L’attractivité territoriale est la capacité d’un lieu à attirer visiteurs, investisseurs et événements sur le long terme. En RDC, cela signifie valoriser chaque région selon ses atouts propres (entreprises, culture, environnement) tout en assurant une cohérence nationale. Face à des défis logistiques, sécuritaires et structurels, le pays cherche à construire une offre territorialement équilibrée. La richesse géographique (plaines, montagnes, fleuves, forêts) est un avantage si l’on parvient à transformer durablement ces atouts en opportunités économiques.

Diversité régionale et segmentation

La RDC n’est pas un marché homogène. Les dynamiques urbaines diffèrent : Kinshasa et le Kongo Central misent sur l’industrie et le commerce, le Grand Katanga sur les mines et l’agrotourisme, l’Est sur les ressources naturelles, la cuvette équatoriale sur l’écotourisme, etc. Chaque territoire doit être considéré à part. Comme l’a souligné un ancien ministre : « Chaque ville congolaise peut devenir un moteur de développement et de dignité nationale ». Cela s’applique aussi aux campagnes et aux zones protégées, qui peuvent devenir des pôles d’attraction s’ils sont intégrés à des schémas cohérents. La stratégie doit tenir compte des disparités d’infrastructures : on ne visera pas le même public à Goma (écotouristes, investisseurs miniers) qu’à Kananga (marchés régionaux, diaspora).

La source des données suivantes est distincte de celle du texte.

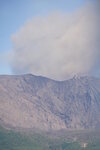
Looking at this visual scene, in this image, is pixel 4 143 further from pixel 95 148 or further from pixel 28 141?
pixel 95 148

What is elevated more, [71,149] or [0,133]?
[0,133]

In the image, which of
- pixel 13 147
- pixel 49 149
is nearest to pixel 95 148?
pixel 49 149

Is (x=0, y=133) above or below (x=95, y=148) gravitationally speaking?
above

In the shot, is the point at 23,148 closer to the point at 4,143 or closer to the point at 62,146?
the point at 4,143

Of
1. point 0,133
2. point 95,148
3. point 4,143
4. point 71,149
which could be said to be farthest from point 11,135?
point 95,148

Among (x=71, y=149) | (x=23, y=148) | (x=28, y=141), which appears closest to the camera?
(x=23, y=148)

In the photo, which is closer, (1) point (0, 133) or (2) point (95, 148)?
(2) point (95, 148)

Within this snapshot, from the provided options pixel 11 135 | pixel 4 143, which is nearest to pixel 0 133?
pixel 11 135

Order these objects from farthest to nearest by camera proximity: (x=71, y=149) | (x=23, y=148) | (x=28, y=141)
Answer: (x=28, y=141)
(x=71, y=149)
(x=23, y=148)

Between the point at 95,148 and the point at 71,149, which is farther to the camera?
the point at 71,149
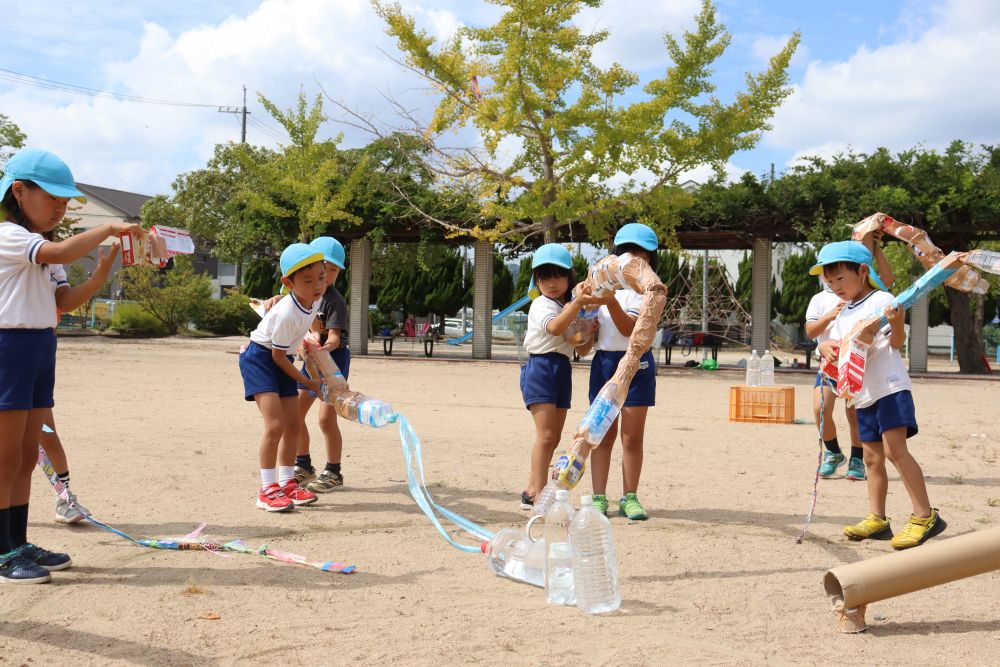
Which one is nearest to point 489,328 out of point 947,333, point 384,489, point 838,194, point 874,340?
point 838,194

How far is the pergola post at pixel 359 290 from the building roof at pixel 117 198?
3743cm

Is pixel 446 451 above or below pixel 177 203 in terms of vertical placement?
below

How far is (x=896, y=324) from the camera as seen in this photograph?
188 inches

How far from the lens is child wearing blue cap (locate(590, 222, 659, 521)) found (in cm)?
549

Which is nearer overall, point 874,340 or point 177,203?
point 874,340

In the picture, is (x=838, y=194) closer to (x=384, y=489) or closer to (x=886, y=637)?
(x=384, y=489)

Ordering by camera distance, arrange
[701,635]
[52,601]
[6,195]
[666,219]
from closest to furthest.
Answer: [701,635] → [52,601] → [6,195] → [666,219]

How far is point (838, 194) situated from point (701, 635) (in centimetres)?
2122

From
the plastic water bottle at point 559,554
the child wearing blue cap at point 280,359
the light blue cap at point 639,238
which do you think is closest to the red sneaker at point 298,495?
the child wearing blue cap at point 280,359

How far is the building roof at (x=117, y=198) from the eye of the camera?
61562 millimetres

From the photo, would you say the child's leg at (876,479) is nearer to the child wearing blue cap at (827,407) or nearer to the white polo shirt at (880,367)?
the white polo shirt at (880,367)

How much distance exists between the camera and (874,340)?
193 inches

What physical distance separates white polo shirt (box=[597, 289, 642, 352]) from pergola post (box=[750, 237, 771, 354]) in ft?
65.6

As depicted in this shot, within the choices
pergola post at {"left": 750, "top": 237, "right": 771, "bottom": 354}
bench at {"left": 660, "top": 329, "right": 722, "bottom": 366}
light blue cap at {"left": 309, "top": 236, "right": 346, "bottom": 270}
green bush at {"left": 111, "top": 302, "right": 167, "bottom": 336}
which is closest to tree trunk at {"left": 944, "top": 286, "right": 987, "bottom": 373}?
pergola post at {"left": 750, "top": 237, "right": 771, "bottom": 354}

Parcs et zones protégées : potentiel et vulnérabilités

Les aires protégées (Virunga, Kahuzi, Salonga, etc.) offrent un énorme potentiel d’attractivité, mais elles sont fragiles. Le tourisme y est un vecteur de valorisation écologique, mais il peut aussi être entravé par l’insécurité et la dégradation environnementale. Des études (voir Trogisch & Fletcher, 2022) montrent que dans l’Est congolais, les projets touristiques sont souvent assimilés à des zones militarisées, ce qui crée une relation ambivalente entre conservation, communautés locales et visiteurs. Les récents coupes forestières et conflits armés ont rappelé que l’attractivité touristique ne peut pas reposer uniquement sur la présence de gorilles ou d’éléphants : elle suppose une stabilité politique minimale. Les territoires forestiers et montagneux doivent donc intégrer les préoccupations de sécurité dans toute stratégie d’attractivité.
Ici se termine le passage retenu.